Recall is also bounded and indicates perfect prediction when it's 1, but different from precision, it gives intuition about the percentage of actual signals being predicted, i.e. in this case, the probability that you catch an actual appreciation.

1 | re = recall_score(y_test, y_pred) |

`Recall: 0.750`

Although not included in this notebook, we think it is very important and encouraging to mention what these scores mean, compared with when other scoring functions are used in grid searching. As a matter of fact, the average accuracy given by the ensemble model using accuracy or log loss directly is much lower than these figures above. In general, the model prediction accuracy has been improved from 15% - 25% to 60% - 80%, i.e. 2 to 5 times. The effect of introducing this utility-like scoring function for hyperparameter tuning is substantial, though needs further theoretical proofs, of course.

Lastly, let's check this utility value for the testing dataset.

1 | cs = custom_score(y_test, y_pred) |

`Utility: 0.287`

which is thus robust (even higher, in fact) out of sample.

## Conclusion and Prospective Improvements

The ensemble model I've just shown above is quite naive, I would say, and is far from "good". The metric is more or less still quite arbitrary and the algorithm is rather slow (so I set window length to 3 from 60 at first, which was intended to train a model on data of 5 years), and thus on an unprofessional platform like Ricequant we're not allowed to run through the whole market and search for a best portfolio -- the most predictable ones.
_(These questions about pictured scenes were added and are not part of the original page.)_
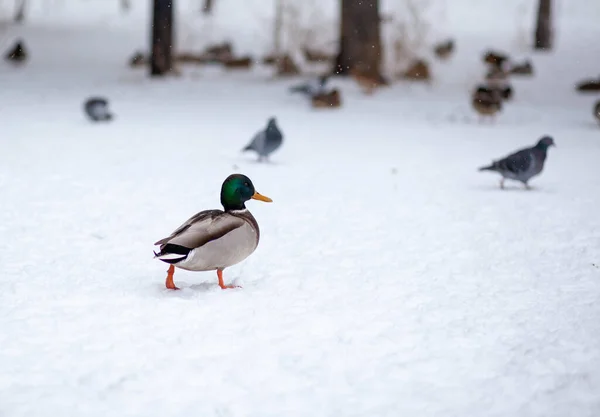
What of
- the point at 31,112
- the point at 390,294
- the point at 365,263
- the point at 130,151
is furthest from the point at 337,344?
the point at 31,112

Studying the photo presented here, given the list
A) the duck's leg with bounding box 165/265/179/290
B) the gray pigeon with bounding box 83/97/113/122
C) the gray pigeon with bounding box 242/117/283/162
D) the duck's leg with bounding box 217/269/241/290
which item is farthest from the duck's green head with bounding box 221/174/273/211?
the gray pigeon with bounding box 83/97/113/122

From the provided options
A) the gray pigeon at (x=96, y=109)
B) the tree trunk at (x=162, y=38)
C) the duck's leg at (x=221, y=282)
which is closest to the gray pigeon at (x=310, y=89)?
the tree trunk at (x=162, y=38)

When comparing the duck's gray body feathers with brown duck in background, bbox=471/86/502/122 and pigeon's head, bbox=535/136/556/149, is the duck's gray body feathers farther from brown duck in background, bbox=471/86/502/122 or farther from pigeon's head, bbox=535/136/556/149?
brown duck in background, bbox=471/86/502/122

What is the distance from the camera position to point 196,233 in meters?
5.16

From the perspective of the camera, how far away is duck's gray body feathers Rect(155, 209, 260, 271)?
5090 millimetres

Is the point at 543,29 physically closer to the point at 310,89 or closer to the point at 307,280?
the point at 310,89

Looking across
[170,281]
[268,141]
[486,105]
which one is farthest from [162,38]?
[170,281]

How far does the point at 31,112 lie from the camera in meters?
14.9

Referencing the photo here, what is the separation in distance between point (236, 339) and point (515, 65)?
17.0 metres

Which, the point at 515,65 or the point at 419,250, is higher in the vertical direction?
the point at 515,65

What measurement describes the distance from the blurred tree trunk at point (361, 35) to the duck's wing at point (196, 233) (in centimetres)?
1325

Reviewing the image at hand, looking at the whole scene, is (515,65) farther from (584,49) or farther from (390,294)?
(390,294)

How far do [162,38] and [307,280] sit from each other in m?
14.4

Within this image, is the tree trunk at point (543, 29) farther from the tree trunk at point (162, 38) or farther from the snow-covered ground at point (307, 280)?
the tree trunk at point (162, 38)
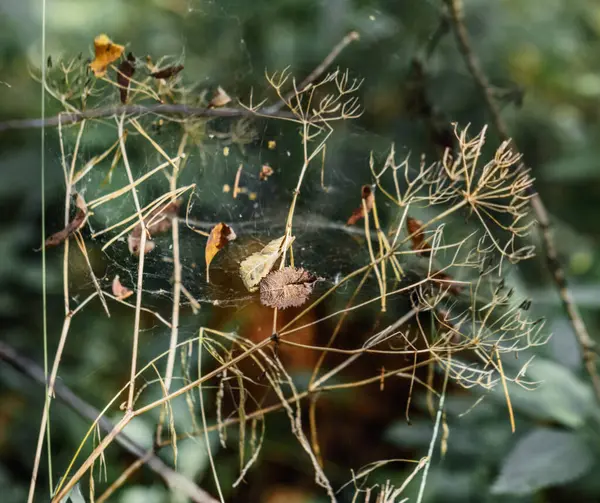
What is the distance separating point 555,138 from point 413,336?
92cm

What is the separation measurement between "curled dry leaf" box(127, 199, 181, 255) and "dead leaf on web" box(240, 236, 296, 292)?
0.21ft

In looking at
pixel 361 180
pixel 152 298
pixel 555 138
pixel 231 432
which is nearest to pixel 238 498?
pixel 231 432

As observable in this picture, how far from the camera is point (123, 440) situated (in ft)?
1.71

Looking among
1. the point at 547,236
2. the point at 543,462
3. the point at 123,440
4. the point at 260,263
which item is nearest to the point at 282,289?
the point at 260,263

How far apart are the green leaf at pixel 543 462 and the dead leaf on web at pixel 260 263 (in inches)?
18.5

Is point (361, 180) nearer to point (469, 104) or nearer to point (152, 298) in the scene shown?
point (152, 298)

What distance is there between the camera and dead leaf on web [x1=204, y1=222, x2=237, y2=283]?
0.41 meters

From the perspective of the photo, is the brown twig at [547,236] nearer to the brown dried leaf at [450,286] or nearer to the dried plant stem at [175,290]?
the brown dried leaf at [450,286]

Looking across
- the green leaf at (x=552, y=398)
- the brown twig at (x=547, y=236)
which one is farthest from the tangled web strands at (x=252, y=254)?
the green leaf at (x=552, y=398)

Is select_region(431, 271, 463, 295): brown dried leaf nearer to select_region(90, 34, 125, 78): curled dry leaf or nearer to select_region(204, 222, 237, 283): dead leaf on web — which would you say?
select_region(204, 222, 237, 283): dead leaf on web

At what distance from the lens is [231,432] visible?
0.57 m

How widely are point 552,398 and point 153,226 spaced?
58 centimetres

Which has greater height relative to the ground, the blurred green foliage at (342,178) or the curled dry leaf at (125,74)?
the curled dry leaf at (125,74)

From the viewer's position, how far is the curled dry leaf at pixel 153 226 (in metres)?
0.42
In the backtest strategy I implimented based on this research paper, I only chose 5 stocks arbitrarily from the index components of 000050.XSHG, and this can have an unpredictable downside effect on the model performance. A more desirable idea would be to set up a local backtest environment and implement this process with the help of GPU and faster languages like C++. Moreover, overfitting is possible, very possible, and thus whether it will make a good strategy needs much more work of validation.

## References

- Arrow, K. J. (1965). "Aspects of the Theory of Risk Bearing". The Theory of Risk Aversion. Helsinki: Yrjo Jahnssonin Saatio. Reprinted in: Essays in the Theory of Risk Bearing, Markham Publ. Co., Chicago, 1971, 90–109.
- Pratt, J. W. (1964). "Risk Aversion in the Small and in the Large". Econometrica. 32 (1–2): 122–136.
- Kahneman, Daniel; Tversky, Amos (1979). "Prospect theory: An analysis of decision under risk". Econometrica: Journal of the econometric society. 47 (2): 263–291.
- Chen, T., & Guestrin, C. (2016). "Xgboost: A scalable tree boosting system". In Proceedings of the 22nd acm sigkdd international conference on knowledge discovery and data mining (pp. 785-794). ACM.